Purrl bolts into the kitchen, meowing as she trots, so it's a weird sound, like a doll that wails when it's turned upside down, but the wails are segmented on account of her moving.

“Have you seen her yet?” Samuel says.

“Maaa aaa aaa.” Purrl continues her pilgrimage to the empty bowl and stops in front of it. Dorrie opens the cupboard door over Samuel's head and takes down a Tupperware bowl that has Meow Mix snapped inside it, so Purrl can't help herself.

“Yes,” she says. “She looks bad.” Did he mean Jeananne, Dorrie wonders, or did he mean Viv? Is it her best friend he's really thinking about, wondering about? If it is, he doesn't let on—he doesn't even blink.

“I'm sorry.” He sets his cup down gently in the sink. “I'll drop Lily. I'm already so late, another few minutes won't—” He walks into the hall, calls upstairs to his daughter, who, Dorrie knows, would so much rather drive to school with Mia.

Dorrie lingers over breakfast, trying to decide whether she should go to work at all today or stay here in her house, where she feels slightly safer, and then take a cab down to the hospital later.

Jeananne isn't doing well. She isn't doing anything, apparently. Her condition is “unchanged.” She's neither worse nor better, the doctors told Dorrie the night before. She's heavily sedated, to give her brain a chance to rest. A bit like floating in limbo. The prognosis isn't very good. Dorrie understood this from the expression on the doctor's face as they stood together in the narrow hallway in intensive care and he said, “We'll have to see,” with a bright smile, a little pat. She could tell the doctor had assumed the role he'd played a thousand times before with families and friends.

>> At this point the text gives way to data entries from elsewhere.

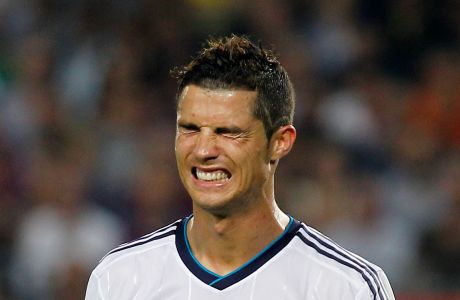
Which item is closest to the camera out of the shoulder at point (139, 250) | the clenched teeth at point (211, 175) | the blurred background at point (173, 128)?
the clenched teeth at point (211, 175)

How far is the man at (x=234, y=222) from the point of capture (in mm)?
3650

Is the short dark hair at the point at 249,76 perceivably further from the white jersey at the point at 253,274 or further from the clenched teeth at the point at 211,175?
the white jersey at the point at 253,274

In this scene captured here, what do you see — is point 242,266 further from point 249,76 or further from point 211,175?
point 249,76

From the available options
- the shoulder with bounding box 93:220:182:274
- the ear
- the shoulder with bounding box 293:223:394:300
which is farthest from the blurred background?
the ear

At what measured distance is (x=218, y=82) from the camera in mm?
3703

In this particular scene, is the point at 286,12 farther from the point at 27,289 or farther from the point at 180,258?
the point at 180,258

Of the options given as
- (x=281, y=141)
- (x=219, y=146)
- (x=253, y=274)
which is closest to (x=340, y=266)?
(x=253, y=274)

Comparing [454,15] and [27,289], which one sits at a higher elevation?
[454,15]

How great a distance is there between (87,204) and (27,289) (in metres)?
0.70

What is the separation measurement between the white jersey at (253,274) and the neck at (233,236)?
0.09ft

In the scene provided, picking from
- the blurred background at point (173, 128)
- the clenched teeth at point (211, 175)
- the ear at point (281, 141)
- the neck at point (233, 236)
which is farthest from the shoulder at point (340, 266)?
the blurred background at point (173, 128)

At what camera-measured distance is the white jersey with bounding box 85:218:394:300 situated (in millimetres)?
3664

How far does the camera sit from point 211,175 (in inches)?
142

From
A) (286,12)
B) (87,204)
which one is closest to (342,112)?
(286,12)
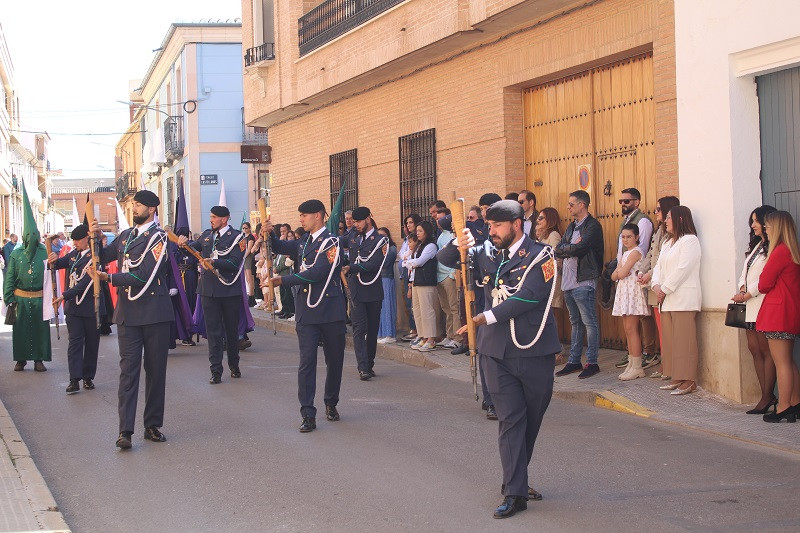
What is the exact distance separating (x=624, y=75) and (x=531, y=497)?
25.3 ft

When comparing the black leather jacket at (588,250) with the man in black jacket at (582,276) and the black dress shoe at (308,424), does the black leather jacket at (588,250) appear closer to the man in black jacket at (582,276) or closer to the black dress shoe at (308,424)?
the man in black jacket at (582,276)

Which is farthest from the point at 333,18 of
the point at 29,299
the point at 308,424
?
the point at 308,424

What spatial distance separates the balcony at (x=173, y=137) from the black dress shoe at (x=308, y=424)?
32.1 m


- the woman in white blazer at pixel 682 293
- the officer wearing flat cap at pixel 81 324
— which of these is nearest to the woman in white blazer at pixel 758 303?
the woman in white blazer at pixel 682 293

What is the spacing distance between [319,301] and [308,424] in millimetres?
1171

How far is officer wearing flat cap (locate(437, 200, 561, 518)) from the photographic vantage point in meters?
6.71

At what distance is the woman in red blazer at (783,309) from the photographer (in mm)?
9328

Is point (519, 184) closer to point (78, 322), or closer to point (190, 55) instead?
point (78, 322)

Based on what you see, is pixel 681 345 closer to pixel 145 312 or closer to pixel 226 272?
pixel 145 312

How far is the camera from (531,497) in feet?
22.8

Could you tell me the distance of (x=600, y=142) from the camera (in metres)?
13.7

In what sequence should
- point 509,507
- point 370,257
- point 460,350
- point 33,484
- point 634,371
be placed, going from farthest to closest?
point 460,350
point 370,257
point 634,371
point 33,484
point 509,507

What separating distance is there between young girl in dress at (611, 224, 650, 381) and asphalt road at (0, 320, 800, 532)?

Was it an accident? Some stupid, frightened person rounding a corner too fast? Driving without a license? With a DUI or two under his belt? Panicking? It's quite possible. Did they even notice that they hit someone? Jeananne is small and the day was snowy. No. She isn't
that
small and the day wasn't
that
snowy. Whoever hit Jeananne knew they'd hit her and, for whatever reason, didn't stop.

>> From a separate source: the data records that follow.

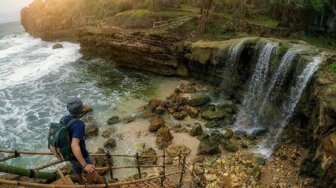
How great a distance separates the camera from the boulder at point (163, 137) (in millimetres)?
18828

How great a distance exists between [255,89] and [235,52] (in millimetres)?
3317

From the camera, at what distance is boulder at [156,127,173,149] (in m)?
18.8

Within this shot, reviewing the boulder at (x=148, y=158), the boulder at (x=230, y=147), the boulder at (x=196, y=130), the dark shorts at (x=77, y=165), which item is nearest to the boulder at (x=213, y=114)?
the boulder at (x=196, y=130)

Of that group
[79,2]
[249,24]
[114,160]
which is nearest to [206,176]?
[114,160]

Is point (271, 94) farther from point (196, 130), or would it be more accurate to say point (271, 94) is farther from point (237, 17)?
point (237, 17)

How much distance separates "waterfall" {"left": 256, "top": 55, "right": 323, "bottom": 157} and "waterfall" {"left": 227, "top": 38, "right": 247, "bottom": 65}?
18.6 feet

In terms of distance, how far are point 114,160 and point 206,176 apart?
5.37 meters

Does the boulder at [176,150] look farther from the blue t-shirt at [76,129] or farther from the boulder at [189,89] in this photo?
the blue t-shirt at [76,129]

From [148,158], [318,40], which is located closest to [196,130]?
[148,158]

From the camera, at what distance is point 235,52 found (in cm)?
2362

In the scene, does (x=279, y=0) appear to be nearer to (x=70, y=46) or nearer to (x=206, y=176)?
(x=206, y=176)

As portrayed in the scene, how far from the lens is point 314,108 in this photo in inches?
661

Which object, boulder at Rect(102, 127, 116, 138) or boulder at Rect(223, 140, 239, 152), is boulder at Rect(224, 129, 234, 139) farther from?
boulder at Rect(102, 127, 116, 138)

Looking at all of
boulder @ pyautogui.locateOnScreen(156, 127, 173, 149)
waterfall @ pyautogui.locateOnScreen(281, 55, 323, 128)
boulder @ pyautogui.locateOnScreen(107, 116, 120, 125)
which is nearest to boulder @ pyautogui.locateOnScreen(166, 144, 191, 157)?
boulder @ pyautogui.locateOnScreen(156, 127, 173, 149)
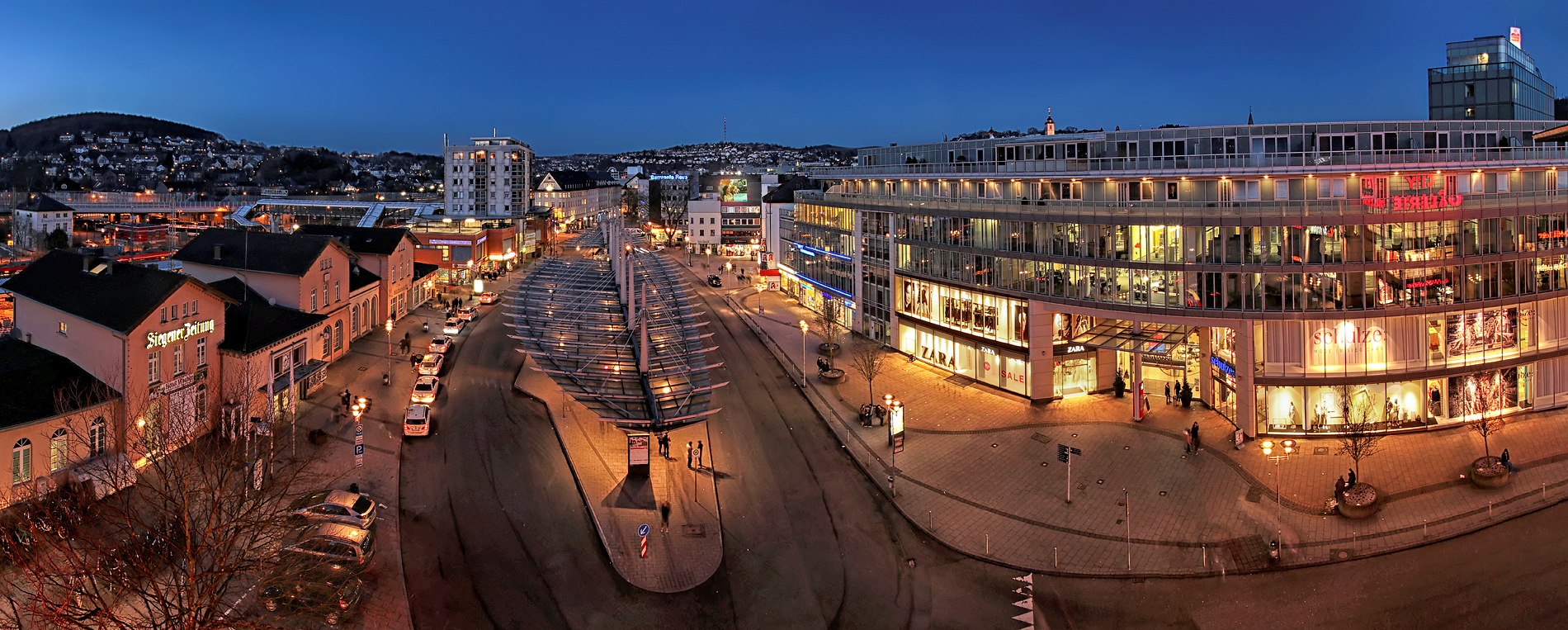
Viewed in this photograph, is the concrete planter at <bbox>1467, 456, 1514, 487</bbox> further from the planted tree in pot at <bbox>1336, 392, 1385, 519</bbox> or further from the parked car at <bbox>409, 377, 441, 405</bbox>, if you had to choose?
the parked car at <bbox>409, 377, 441, 405</bbox>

Something falls upstairs and Dorrie jumps, even though she knows it's probably only Purrl stepping across her dresser, knocking over nail polishes and framed photos. She shivers. There is no place now that she feels safe, not even here in her own kitchen. The cat, the phone, the creaking of the house, its old bones rattling, groaning, settling. Everything is suspect. Nothing is the way it was before.